Professor Michael Helfand Cited in Supreme Court Decision, Espinoza v. Montana Department of Revenue
Professor Michael A. Helfand's brief on behalf of the Union of Orthodox Jewish Congregations is cited in Justice Alito's concurrence in the Supreme Court decision, Espinoza v. Montana Department of Revenue. In Espinoza, the Court ruled that a state-run scholarship program funded by tax-deductible gifts could not exclude religious schools. Justice Alito cited Professor Helfand's 2017 brief, which is co-authored with Nathan Diament.

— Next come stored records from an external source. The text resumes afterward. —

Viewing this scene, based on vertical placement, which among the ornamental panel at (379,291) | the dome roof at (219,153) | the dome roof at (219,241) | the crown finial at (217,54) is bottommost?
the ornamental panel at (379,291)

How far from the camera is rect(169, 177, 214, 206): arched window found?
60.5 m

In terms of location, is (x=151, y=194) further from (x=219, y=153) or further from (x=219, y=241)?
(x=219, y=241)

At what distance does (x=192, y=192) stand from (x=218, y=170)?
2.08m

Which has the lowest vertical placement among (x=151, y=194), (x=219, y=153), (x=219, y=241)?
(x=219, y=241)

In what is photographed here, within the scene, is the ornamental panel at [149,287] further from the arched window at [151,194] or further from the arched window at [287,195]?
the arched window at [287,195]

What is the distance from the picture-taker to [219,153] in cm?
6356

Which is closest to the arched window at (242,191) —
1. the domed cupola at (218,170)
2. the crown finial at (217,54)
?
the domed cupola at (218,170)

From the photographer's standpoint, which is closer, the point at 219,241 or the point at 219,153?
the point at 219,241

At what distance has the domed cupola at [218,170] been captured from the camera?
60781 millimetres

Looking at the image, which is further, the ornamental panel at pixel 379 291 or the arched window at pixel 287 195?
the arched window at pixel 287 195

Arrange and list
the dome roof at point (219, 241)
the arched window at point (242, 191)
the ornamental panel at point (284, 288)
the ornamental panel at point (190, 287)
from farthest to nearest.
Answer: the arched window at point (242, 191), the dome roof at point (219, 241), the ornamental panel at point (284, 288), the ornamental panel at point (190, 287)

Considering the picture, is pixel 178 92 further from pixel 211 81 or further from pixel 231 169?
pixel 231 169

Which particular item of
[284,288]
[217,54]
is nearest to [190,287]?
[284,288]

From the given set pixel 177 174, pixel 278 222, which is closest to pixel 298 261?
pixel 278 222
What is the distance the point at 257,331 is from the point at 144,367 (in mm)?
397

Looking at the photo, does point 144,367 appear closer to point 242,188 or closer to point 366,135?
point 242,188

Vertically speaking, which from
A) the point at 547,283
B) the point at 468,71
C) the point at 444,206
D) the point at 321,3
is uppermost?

From Espinoza v. Montana Department of Revenue (Alito, J. concurrence):
Catholic and Jewish schools sprang up because the common schools were not neutral on matters of religion. "Faced with public schools that were culturally Protestant and with curriculum[s] and textbooks that were, consequently, rife with material that Catholics and Jews found offensive, many Catholics and Orthodox Jews created separate schools," and those "who could afford to do so sent their children to" those schools.16
16 Brief for Union of Orthodox Jewish Congregations of America as Amicus Curiae in Trinity Lutheran Church of Columbia, Inc. v. Comer, O. T. 2016, No. 15–577, p. 15 (internal quotation marks, citation, and brackets omitted).
The complete Supreme Court opinion may be found here
Professor Helfand is also quoted regarding the Espinoza case in the article, "For Orthodox Groups, the Supreme Court's Ruling on Aid to Religious Schools is a Big Win," which is published in the Jewish Telegraphic Agency.
Excerpt from "For Orthodox Groups, the Supreme Court's Ruling on Aid to Religious Schools is a Big Win"
"If you wanted to boil down the key contribution of the opinion, it's the application of the rule from 2017 to schools," said Michael Helfand, associate dean for faculty and research at Pepperdine University's Caruso School of Law. "Ultimately it nudges the ball down the road in terms of the ability of schools to get equal treatment."